2006-04-18

mdlbear: (hacker glider)

Just finished reading What the Dormouse Said: How the 60s Counterculture Shaped the Personal Computer Industry by John Markoff. It was a gift from Smalltalk hacker and former roommate Ted Kaehler (he gets a brief mention in Chapter 7). What's amazing about it is how many of the people mentioned in it I've met, and in many cases worked with. (Of course, having been at SAIL, Xerox PARC, and later at Zilog helps.) My wife the [livejournal.com profile] flower_cat had a similar experience; her mother was a technical writer and editor at SRI during the '60s and '70s.

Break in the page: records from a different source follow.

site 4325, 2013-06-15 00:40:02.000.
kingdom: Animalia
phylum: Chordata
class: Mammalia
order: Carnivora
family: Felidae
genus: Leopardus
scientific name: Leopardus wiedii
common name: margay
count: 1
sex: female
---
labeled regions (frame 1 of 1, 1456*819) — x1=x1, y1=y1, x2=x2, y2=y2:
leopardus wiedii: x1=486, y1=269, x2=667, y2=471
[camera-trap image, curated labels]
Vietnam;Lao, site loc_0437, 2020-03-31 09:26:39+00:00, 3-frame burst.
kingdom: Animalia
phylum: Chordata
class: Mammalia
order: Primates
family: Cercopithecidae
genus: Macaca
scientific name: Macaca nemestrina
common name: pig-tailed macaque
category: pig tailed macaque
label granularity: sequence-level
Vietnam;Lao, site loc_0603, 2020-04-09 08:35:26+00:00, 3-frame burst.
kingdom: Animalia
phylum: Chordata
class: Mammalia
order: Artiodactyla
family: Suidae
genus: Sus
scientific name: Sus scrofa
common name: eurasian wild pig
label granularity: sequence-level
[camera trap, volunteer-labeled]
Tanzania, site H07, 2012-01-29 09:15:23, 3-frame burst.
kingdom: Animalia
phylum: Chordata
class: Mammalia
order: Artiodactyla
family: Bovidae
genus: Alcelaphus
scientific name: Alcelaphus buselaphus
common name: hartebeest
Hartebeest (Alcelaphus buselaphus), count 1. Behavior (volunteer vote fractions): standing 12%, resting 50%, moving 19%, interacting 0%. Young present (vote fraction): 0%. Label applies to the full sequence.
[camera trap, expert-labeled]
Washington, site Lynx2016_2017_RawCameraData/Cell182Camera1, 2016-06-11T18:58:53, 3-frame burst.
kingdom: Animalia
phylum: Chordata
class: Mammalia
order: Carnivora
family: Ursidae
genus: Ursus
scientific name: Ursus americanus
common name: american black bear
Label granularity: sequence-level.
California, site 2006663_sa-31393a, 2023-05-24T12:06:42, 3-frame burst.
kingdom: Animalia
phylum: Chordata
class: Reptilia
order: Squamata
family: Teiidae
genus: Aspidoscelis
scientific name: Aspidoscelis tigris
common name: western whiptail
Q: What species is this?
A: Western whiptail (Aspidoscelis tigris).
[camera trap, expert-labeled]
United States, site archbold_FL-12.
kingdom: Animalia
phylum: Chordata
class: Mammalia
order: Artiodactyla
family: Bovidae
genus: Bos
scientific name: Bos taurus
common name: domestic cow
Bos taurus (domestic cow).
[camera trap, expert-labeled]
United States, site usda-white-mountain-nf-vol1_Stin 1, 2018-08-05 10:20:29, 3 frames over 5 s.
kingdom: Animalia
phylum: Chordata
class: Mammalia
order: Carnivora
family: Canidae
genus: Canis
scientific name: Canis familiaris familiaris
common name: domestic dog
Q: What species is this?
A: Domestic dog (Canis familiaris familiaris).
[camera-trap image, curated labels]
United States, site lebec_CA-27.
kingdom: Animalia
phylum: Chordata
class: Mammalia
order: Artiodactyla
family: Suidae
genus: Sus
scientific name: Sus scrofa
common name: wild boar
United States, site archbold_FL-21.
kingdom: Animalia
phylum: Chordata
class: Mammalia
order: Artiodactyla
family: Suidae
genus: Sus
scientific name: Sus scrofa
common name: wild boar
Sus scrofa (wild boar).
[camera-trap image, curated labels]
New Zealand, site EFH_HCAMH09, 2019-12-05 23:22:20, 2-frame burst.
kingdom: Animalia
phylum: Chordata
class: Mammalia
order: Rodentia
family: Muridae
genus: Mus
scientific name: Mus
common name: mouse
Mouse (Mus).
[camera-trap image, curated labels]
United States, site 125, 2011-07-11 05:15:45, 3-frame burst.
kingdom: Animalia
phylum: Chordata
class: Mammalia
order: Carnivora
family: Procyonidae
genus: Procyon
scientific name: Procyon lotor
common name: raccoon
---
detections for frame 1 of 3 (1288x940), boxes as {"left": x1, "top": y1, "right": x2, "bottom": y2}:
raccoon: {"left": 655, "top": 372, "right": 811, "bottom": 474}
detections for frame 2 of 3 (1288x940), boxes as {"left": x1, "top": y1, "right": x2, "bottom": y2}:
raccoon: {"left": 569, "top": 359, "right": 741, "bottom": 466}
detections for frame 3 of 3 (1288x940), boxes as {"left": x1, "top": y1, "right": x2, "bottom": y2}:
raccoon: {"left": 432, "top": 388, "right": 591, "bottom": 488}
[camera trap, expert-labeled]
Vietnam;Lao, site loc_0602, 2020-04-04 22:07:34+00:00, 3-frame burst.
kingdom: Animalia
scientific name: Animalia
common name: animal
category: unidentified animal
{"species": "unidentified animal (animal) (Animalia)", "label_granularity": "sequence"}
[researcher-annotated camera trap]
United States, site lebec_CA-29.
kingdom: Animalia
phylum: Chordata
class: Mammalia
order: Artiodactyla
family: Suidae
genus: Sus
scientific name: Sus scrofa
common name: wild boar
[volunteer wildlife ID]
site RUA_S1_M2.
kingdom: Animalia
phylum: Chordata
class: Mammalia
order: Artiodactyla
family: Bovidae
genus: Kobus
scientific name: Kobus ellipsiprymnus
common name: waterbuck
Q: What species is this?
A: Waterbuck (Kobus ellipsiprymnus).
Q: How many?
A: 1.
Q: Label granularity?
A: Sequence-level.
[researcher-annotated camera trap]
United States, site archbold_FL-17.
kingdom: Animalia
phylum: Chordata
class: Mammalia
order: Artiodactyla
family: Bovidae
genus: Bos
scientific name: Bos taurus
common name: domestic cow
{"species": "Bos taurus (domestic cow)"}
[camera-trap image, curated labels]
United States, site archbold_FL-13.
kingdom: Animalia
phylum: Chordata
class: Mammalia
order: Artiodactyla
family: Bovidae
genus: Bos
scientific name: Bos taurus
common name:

It's kind of sad. There was incredible optimism in those days -- personal computers were coming, and they were going to remake society. Revolution was in the air, and computers were right there on the barricades along with sex, drugs, and rock-and-roll. The night-owl hackers at SAIL, the Peoples' Computer Company with its Wednesday potlucks, the Homebrew Computer Club meetings at SLAC (a short walk down Sand Hill from where I work these days) -- they're all gone now. I knew it was over when the 6th West Coast Computer Faire had more suits than freaks; the war Bill Gates started with his "Open Letter to Hobbyists" -- mentioned in the last chapter, and reproduced in full as the last illustration -- is still going on, and it still isn't clear who's winning.

If you'll excuse me, I'm going to crawl off to my corner and wallow in nostalgia for a while.